Algérie

Azazga, développement local en territoire miné



La dynamique du développement local en Kabylie a souffert du printemps noir de 2001. Depuis six ou sept ans, c'est clairement l'insécurité qui bride l'activité économique dans la wilaya de Tizi-Ouzou. Pour la seule année 2010, 177 enlèvements ont été enregistrés en Kabylie et des dizaines de faux barrages et des attentats à la bombe se sont produits. Les ripostes des forces de l'ordre, sur les nerfs, peuvent déraper comme à Azazga avec la mort de l'ouvrier Mustapha Dial.

Grèves et paralysie sociale. Les investisseurs apprécient peu. Enquête.

A zazga, deuxième pôle urbain et économique et de la wilaya de Tizi-Ouzou, vit toujours sous l'onde des deux derniers attaques terroristes qui ont ciblé un convoi et un campement militaires en l'espace de deux mois seulement. Le second, le 24 juin dernier a conduit à une bavure des éléments de l'ANP et a provoqué un mouvement de riposte citoyenne pacifique. Grèves générales et marches de protestation se sont succédé plusieurs jours et une tension reste perceptible dans les rues de la ville. Les gens ne cachent pas leur scepticisme. M. Hami, enseignant à l'université de Tizi-Ouzou habite un des villages limitrophes du chef lieu de Daïra : «Azazga, situé sur l'axe Alger-Tizi-Bejaia, est un comptoir commercial très important. Le commerce dans la région a d'importantes vertus touristiques. Les produits proposés, notamment sur l'axe routier reliant Azazga à Yakouren, sont des produits d'artisanat fabriqués au niveau local : céramique traditionnel, ustensiles en bambou, etc. Du coup, lorsque ce genre de commerce stagne à cause de l'insécurité, c'est tout simplement l'artisanat et ceux qui en vivent, généralement des familles très modestes, qui payent les frais». Le commerce de l'artisanat n'est pas le seul à pâtir d'évènements comme celui du 24 juin et ses suites. «Il y a les éleveurs traditionnels qui, faute de sécurité, n'osent plus s'aventurer dans les pâturages forestiers et finissent par renoncer à l'élevage. Même chose pour les apiculteurs et les tailleurs de pierres qui travaillent en pleine forêt, notamment dans la commune de Yakouren, et qui, petit à petit, vont tous finir par céder. L'insécurité risque de coûter trop cher à la région » épilogue l'universitaire. Même son de cloche chez des citoyens de la ville d'Azazga. Lynda, rencontrée au niveau de l'agence locale de la BNA ouverte récemment, pense qu'Azazga, perd de plus en plus de son attractivité. «Les gens, particulièrement les commerçants et les industriels qui désirent s'installer à Azazga, nous a-t-elle dit, risquent de renoncer à leur projet si cela continue comme ça. A Yakouren, cela a déjà commencé : les gens ne viennent presque plus comme avant.»

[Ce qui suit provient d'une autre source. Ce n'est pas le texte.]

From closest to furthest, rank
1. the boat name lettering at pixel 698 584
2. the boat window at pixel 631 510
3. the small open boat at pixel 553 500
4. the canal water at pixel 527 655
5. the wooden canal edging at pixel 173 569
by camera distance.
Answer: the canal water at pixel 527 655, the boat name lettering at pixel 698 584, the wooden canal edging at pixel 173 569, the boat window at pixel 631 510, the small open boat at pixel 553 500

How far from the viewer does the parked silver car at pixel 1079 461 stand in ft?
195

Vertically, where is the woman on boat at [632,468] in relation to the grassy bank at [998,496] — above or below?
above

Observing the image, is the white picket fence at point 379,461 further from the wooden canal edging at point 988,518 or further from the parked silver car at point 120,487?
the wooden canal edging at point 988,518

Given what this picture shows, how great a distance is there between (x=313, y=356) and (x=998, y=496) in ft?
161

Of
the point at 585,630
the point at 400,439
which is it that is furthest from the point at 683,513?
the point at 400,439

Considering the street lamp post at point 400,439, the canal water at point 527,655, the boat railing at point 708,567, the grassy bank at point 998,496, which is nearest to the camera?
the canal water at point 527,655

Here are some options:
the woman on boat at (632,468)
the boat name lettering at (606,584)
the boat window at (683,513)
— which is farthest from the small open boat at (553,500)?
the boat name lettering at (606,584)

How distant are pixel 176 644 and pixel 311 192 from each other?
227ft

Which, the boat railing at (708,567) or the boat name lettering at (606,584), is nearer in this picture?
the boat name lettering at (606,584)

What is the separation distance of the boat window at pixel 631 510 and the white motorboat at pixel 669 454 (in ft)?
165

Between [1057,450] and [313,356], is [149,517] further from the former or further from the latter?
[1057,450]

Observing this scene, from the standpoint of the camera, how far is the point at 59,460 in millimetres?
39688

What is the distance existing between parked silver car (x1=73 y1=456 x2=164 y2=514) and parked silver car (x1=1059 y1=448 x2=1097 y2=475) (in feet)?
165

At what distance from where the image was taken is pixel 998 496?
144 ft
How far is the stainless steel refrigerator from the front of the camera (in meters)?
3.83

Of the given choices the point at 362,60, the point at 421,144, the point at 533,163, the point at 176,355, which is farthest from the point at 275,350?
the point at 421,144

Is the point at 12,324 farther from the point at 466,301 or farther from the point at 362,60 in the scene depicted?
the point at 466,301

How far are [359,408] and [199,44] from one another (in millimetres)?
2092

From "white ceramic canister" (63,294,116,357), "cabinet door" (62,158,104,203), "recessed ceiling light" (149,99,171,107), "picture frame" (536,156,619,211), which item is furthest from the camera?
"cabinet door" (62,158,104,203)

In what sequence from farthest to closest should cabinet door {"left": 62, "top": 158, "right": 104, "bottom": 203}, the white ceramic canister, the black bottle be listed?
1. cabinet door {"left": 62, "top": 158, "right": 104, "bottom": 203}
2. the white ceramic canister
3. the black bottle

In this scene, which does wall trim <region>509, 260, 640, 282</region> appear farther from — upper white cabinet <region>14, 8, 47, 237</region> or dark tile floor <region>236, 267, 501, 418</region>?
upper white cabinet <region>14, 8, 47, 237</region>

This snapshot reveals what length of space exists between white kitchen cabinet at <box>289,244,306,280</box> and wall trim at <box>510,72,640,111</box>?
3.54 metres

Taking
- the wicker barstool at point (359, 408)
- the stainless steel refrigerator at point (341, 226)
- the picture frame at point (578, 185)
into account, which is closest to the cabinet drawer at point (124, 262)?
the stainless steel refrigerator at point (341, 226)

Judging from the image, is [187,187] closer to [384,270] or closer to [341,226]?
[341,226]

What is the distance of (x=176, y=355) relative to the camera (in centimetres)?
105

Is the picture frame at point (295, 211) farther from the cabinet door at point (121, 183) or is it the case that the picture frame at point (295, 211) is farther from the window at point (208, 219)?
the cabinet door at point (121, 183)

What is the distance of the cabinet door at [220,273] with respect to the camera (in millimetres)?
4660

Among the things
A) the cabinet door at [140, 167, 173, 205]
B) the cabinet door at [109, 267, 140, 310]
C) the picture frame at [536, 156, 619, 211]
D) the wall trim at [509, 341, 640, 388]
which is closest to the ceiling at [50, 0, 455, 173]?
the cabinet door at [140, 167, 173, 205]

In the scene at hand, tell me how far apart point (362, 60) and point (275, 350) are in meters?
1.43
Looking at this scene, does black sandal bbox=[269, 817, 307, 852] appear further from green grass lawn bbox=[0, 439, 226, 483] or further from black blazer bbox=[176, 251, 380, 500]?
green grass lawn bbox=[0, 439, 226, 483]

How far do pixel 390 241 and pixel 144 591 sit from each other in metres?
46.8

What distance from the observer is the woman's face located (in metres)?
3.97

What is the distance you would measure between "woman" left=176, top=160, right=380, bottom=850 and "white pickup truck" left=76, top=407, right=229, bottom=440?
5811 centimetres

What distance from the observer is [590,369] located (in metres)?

«Les émigrés vont peut-être hésiter à venir»

Tout le monde à Azazga ne partage pas la morosité ambiante. Le directeur d'un important centre commercial relativise l'incidence de l'insécurité sur le court terme : «Il est vrai que la sécurité est un élément indispensable pour que les affaires prospèrent. C'est même vital. La situation nous oblige au niveau local à penser plus à maintenir l'acquis qu'à réfléchir à notre développement. C'est un peu de la gestion au jour le jour. J'estime cependant que les résultats sont très satisfaisants. On ne peut pas dire qu'il y a eu une dégradation de notre activité comparée aux dernières années». Le directeur du centre commercial redoute cependant un contrecoup cet été après les évènements qu'a connus Azazga et ses environs. Les émigrés pourraient être moins nombreux à faire le voyage s'ils prêtaient beaucoup attention aux couvertures médiatiques des attentats dans la région de la mobilisation citoyenne qui a suivi la mort de Mustapha Dial, l'ouvrier originaire du village de Souamâa. «Mais, s'empresse de se rassurer le directeur, à présent, rien n'est encore sûr. Des bilans partiels seront faits après l'été et un bilan global la fin de l'année. A ce moment là, on pourra évaluer objectivement la situation. Au niveau de la région, je pense que les gens ne vont pas céder facilement à la psychose. Je suis … optimiste.»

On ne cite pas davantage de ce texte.